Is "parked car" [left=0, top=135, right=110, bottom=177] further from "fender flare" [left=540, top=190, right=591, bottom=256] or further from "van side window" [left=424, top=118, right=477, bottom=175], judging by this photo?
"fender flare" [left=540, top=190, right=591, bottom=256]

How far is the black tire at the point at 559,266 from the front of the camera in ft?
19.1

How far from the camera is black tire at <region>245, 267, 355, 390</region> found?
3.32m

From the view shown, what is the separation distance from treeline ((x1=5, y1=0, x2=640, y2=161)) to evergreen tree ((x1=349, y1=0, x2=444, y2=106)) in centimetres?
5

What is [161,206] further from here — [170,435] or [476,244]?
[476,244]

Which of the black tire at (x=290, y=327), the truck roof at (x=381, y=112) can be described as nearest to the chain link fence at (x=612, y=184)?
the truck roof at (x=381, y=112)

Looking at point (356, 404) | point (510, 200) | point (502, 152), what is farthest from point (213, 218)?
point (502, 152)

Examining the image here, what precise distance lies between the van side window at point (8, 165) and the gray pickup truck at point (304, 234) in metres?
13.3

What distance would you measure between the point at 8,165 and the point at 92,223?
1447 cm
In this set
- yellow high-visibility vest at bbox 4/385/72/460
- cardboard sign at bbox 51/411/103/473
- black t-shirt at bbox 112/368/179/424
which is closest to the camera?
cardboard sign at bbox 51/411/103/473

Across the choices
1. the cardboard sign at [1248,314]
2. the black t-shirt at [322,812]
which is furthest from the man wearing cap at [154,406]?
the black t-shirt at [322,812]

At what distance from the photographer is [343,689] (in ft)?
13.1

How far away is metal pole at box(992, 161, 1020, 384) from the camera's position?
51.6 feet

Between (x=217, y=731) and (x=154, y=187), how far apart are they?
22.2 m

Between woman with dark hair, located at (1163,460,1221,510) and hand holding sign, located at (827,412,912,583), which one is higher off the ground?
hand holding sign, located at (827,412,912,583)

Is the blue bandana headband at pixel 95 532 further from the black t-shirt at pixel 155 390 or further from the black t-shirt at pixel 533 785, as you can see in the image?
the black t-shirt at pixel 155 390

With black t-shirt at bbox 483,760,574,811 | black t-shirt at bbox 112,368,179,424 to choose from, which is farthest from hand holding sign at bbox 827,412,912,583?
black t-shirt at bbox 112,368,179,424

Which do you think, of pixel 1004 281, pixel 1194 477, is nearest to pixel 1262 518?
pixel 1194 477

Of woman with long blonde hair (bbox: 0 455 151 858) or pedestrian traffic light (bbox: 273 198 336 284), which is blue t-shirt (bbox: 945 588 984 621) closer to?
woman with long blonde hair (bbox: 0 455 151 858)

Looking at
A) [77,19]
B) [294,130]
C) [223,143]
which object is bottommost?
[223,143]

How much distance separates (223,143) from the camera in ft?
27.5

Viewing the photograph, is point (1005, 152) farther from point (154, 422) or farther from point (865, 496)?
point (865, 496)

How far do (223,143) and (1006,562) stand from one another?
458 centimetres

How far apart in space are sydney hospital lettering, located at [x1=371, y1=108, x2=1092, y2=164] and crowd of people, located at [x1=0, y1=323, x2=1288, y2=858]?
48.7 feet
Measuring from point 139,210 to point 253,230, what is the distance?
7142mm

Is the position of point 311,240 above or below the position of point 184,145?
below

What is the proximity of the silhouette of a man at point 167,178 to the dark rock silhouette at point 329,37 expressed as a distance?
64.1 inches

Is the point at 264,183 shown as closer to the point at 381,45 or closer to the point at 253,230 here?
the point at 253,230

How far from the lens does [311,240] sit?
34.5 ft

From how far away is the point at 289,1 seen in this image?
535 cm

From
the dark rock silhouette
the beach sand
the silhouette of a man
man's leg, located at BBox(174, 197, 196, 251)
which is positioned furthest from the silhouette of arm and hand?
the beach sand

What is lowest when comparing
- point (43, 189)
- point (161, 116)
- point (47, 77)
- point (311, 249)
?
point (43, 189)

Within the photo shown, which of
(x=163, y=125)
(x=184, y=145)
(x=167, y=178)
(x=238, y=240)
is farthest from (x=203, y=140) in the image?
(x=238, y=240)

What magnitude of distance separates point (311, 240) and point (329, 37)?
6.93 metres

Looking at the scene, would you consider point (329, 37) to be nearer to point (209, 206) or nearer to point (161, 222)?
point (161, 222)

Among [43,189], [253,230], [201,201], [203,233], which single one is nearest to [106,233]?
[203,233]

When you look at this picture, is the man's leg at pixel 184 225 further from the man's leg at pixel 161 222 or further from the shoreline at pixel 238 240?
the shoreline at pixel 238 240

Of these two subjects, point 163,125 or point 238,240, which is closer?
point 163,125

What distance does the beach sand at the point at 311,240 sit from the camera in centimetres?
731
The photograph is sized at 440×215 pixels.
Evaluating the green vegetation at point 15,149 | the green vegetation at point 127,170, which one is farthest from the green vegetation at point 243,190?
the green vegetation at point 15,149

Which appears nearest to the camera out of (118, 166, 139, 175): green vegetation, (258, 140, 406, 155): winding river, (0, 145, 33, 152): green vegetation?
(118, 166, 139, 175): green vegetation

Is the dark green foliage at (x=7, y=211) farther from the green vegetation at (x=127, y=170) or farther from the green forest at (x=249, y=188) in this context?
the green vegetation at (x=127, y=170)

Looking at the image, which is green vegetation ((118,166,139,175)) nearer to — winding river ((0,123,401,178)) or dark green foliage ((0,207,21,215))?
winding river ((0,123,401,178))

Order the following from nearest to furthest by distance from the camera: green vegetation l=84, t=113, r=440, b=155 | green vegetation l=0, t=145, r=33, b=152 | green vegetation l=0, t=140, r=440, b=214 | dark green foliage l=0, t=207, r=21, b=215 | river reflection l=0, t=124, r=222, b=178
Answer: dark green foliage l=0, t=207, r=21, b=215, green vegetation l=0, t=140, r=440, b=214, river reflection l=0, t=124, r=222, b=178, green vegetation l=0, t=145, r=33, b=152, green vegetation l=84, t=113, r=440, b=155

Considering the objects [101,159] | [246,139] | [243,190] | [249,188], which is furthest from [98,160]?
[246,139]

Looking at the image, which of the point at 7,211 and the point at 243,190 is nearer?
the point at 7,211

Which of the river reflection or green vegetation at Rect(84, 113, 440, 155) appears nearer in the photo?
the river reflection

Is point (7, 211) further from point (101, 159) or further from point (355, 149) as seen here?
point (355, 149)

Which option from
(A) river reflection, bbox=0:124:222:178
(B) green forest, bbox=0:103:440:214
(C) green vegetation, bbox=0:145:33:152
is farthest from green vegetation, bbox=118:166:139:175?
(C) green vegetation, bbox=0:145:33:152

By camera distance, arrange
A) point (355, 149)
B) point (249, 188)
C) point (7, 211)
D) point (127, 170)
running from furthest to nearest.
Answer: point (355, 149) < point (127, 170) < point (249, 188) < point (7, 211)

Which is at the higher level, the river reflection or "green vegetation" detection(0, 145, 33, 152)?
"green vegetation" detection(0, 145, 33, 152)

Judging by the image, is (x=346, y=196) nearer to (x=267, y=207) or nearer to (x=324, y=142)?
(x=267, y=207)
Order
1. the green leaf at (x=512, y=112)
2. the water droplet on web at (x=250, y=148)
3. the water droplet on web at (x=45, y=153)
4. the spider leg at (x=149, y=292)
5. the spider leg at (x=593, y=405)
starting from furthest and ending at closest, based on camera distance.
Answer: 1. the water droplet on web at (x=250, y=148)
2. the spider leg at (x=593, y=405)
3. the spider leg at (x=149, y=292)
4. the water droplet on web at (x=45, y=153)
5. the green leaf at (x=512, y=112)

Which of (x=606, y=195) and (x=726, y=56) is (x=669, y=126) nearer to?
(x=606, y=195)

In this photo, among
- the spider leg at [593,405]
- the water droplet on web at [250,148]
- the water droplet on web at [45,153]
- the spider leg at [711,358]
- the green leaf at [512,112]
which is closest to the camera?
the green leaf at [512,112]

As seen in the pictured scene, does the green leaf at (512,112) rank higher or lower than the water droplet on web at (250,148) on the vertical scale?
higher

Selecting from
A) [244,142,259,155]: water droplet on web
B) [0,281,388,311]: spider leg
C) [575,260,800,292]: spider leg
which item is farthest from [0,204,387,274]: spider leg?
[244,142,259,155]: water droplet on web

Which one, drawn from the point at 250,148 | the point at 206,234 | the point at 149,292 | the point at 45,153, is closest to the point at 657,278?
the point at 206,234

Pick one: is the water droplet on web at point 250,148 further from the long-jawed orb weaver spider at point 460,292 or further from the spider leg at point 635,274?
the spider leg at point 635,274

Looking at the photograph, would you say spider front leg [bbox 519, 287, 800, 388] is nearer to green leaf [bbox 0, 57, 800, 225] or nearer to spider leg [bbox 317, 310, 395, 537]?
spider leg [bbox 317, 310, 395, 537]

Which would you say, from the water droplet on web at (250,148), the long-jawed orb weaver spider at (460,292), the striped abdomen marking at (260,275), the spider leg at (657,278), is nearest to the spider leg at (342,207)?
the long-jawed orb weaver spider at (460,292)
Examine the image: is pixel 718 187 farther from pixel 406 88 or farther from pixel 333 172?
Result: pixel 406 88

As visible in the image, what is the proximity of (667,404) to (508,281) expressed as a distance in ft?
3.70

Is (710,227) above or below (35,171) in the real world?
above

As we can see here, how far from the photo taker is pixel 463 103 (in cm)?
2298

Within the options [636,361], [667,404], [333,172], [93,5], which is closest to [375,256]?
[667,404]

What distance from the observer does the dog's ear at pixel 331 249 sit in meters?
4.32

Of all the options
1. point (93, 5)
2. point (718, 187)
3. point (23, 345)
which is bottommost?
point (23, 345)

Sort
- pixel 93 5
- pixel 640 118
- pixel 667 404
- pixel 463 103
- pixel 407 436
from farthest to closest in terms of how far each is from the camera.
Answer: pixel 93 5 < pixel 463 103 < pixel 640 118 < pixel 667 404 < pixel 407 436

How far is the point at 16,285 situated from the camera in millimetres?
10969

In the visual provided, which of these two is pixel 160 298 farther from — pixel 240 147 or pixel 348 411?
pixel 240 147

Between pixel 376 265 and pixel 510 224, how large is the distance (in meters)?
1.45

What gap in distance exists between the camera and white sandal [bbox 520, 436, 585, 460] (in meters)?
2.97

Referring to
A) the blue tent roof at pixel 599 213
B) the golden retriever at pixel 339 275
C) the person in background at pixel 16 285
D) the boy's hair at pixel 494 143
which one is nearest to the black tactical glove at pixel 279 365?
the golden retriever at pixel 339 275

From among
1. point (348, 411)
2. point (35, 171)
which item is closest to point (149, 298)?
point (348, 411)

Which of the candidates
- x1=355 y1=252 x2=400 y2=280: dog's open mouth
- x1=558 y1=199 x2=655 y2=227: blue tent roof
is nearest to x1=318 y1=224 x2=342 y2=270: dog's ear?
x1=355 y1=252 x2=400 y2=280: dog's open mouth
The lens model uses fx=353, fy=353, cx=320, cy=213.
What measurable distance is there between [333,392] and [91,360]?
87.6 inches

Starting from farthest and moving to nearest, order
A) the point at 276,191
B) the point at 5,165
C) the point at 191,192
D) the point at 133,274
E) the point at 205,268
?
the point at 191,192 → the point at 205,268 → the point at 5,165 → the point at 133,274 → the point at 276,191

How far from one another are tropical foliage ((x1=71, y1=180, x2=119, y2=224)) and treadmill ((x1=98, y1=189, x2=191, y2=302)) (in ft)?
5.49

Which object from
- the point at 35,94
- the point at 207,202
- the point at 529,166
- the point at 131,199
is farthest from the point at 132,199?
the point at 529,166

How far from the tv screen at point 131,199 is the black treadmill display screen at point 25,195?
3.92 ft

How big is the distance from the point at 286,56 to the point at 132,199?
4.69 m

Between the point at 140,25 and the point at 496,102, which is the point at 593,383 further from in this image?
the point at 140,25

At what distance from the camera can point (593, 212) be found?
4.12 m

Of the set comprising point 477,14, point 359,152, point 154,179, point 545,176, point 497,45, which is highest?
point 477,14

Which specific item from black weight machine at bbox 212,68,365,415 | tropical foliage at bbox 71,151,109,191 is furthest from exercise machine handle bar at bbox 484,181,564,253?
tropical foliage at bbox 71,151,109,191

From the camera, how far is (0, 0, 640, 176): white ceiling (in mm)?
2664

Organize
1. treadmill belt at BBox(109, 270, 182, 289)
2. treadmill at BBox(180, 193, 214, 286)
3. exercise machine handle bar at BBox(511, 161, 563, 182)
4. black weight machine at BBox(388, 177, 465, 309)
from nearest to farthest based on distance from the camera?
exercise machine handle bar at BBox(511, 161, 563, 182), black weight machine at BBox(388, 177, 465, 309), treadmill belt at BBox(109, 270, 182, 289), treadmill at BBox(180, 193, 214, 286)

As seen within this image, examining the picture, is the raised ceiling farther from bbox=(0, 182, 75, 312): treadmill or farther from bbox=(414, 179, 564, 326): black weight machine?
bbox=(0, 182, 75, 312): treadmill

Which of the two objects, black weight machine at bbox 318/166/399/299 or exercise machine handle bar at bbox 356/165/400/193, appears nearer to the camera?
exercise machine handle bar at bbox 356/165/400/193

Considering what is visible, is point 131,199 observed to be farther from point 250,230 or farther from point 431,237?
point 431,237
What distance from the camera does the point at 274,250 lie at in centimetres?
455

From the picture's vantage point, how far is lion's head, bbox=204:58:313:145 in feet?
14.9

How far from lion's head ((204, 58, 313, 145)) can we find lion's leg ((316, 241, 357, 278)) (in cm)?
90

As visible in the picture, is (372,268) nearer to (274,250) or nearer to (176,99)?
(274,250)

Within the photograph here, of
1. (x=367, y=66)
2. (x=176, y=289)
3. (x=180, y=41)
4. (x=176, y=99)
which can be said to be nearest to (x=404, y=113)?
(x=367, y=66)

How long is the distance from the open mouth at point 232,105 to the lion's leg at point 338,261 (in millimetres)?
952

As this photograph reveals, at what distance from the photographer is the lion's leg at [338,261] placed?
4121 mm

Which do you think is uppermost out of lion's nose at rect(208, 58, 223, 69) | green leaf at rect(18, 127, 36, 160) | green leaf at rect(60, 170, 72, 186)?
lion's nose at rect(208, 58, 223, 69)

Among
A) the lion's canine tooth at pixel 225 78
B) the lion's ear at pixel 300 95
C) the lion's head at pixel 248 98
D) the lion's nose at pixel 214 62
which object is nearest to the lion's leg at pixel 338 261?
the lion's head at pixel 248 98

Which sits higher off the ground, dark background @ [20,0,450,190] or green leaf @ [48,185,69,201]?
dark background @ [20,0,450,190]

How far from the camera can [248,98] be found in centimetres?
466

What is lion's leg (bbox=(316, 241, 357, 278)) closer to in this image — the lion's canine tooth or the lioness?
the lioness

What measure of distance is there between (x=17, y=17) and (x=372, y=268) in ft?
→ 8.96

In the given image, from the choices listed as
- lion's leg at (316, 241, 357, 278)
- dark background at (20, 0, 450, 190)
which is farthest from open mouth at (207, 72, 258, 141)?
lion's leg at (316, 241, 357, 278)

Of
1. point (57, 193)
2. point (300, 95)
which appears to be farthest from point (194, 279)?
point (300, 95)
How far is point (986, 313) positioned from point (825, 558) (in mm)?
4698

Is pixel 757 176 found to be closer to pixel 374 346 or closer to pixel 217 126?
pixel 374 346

===============

#### [What is expected]
Write out exactly the final stretch of the records: the line containing "What is lion's" and every line after it, through the last, and nothing else.

#### [Complete response]
What is lion's leg (bbox=(316, 241, 357, 278)) closer to in this image — the lion's canine tooth or the lioness?
the lioness

What measure of distance is there between (x=17, y=17) and (x=372, y=268) in ft?
→ 8.96

In the given image, from the choices listed as
- lion's leg at (316, 241, 357, 278)
- dark background at (20, 0, 450, 190)
which is farthest from open mouth at (207, 72, 258, 141)?
lion's leg at (316, 241, 357, 278)

Of
1. point (57, 193)
2. point (300, 95)
which appears to be farthest from point (194, 279)?
point (300, 95)
How far is point (986, 313) positioned from point (825, 558) (in mm)?
4698

Is pixel 757 176 found to be closer to pixel 374 346 or closer to pixel 217 126?
pixel 374 346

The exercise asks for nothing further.